Camerounactuel

Vie chère : le gouvernement en guerre contre l’inflation

Face à l’envolée des prix sur le marché international, le gouvernement ne ferme pas l’œil de la nuit et fait de son mieux pour que la situation n’empire pas.

Depuis près d’un an, les prix de certains produits dans les marchés ont connu une certaine hausse. Mais, cette crise dans les marchés n’est pas particulière au Cameroun puisqu’elle affecte le marché international qui voit ses principaux paramètres bouleversés depuis le début de la survenue de la pandémie du Covid-19.

Il faut également y ajouter la guerre entre la Russie et l’Ukraine, deux pays qui fournissent plus de 75 % du blé importé par à travers le monde, ce qui rend les pays qui en dépendent particulièrement vulnérables à une perturbation majeure de la production ou du transport des céréales et oléagineux provenant de ces deux pays.

L’on observe désormais un renchérissement des prix des produits sur le marché, pour cause d’offre insuffisante et de mise en place, par les principaux pays producteurs, des poli- tiques restrictives à l’exportation, pour protéger leur marché intérieur.

Il peut également relever une offre logistique insuffisante en ce qui concerne le transport maritime, se traduisant par une implosion des coûts de transport, qui a forcément une incidence sur les prix des produits.

« En ce qui concerne les céréales, le prix de la tonne de blé sur le marché international s’est accru plus de 27,77% entre 2020 et 2021, et celui du maïs de 56,85% », a indiqué le ministre du Commerce (Mincommerce), Luc Magloire Mbarga Atangana au cours d’une conférence de presse qu’il a donnée le mercredi 30 mars 2022. Il faut dire que l’économie camerounaise dépend fortement de la Russie et de l’Ukraine pour ses importations alimentaires.

Toujours entre 2020 et 2021, renseigne le Mincommerce, le prix de la tonne d’huile de palme a progressé de 53,3%. Dans le secteur des engrais, les prix ont également connu un bond de près de 40%. Même cas également pour les métaux avec l’augmentation du prix de l’aluminium.
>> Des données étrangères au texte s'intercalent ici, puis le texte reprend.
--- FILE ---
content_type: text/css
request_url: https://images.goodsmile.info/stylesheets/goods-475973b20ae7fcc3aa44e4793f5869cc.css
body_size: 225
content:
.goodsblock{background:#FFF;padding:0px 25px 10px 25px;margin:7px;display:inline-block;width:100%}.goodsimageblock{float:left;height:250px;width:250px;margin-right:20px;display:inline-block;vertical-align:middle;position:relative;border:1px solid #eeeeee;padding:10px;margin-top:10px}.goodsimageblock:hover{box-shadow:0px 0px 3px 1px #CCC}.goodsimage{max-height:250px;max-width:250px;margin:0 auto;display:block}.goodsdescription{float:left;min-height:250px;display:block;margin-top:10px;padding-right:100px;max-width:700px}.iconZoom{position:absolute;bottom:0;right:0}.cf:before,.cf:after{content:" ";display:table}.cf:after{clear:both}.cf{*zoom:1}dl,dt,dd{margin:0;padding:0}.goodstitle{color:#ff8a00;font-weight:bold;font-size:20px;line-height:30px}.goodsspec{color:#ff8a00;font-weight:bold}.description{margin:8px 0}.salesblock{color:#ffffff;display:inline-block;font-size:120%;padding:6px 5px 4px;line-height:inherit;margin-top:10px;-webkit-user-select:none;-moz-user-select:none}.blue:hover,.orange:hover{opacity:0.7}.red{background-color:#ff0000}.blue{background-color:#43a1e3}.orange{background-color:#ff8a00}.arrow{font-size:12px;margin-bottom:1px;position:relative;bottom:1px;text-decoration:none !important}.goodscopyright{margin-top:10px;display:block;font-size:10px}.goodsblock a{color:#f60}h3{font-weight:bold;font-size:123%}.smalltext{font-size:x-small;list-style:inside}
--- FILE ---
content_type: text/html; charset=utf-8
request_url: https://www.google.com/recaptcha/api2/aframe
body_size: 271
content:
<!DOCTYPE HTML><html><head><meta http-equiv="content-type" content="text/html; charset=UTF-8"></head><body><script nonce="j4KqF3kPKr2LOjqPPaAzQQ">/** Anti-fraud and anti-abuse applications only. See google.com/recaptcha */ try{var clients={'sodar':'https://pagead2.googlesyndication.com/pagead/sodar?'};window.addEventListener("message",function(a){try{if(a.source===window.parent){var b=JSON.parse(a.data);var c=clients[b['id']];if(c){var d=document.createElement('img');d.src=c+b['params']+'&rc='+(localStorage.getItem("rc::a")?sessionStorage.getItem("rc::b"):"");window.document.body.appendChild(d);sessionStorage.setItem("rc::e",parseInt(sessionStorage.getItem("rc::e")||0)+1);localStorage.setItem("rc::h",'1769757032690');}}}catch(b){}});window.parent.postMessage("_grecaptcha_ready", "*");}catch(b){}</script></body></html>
Des nouvelles qui ne rassurent guère le secteur du bâtiment et celui des produits alimentaires.

Des pertes pour l’État

Face à la hausse de l’inflation, l’État, à travers une batterie de mesures d’accompagnement des opérateurs économiques, apporte son soutien au pouvoir d’achat des consommateurs, et qui se traduisent par une très forte ponction des ressources destinées au trésor public. Dans le secteur des produits pétroliers, le chef de l’État a instruit de garder les prix inchangés en dépit de l’envolée des cours du baril.

« Quand un automobiliste se présente à la pompe pour s’approvisionner en carburant (super sans plomb Ndlr), il paye 650 F par litre, alors que le prix actualisé est de 1016 F, soit une différence de 366 F supportée par l’État. Ce qui représente sur 12 mois, un manque à gagner au Trésor public au titre du Super (carburant) de 253 milliards de F », relève Luc Magloire Mbarga Atangana.

En ce qui concerne le gasoil, explique le ministre du Commerce, le prix à la pompe est de 575 F/L contre un prix réel de 1027F soit une différence de 452 F/L supporté une fois encore par l’État, pour un coût annuel de 376 milliards de F. Pour le pétrole lampant, apprend-on aussi, le prix payé par les usagers est de 350 F/L pour un prix réel de 849 F soit un manque à gagner pour l’État de 43 milliards de F.

Concernant le gaz domestique, les consommateurs continuent de payer la bouteille de gaz de 12,5 Kg à 6500 F alors que le prix réel est de 13 277 F, soit une différence de 6 777 F par bouteille que l’État à travers la Caisse de Stabilisation des Prix des Hydrocarbures (Csph), prend à son compte pour soulager les ménages.

« Au total, le montant de la subvention annuelle à la charge de l’État dans les conditions actuelles du marché, se chiffre- ra à 672 milliards de F en ce qui concerne le Super, le gasoil et le pétrole lampant », souligne le membre du gouvernement. Et pour la subvention annuelle du gaz domestique quant à elle se chiffre autour de 70, 500 millions de F.

Face à la montée de l’inflation, estiment les économistes, le gouvernement devrait faire preuve de vigilance et prendre des mesures de correction circonspectes. Ils devraient égale- ment, poursuivent-ils, commencer à reconstituer des marges de manœuvre budgétaire mises à mal par la Covid-19, en éliminant les dépenses inefficaces et en mobilisant autant que faire se peut les ressources financières nationales.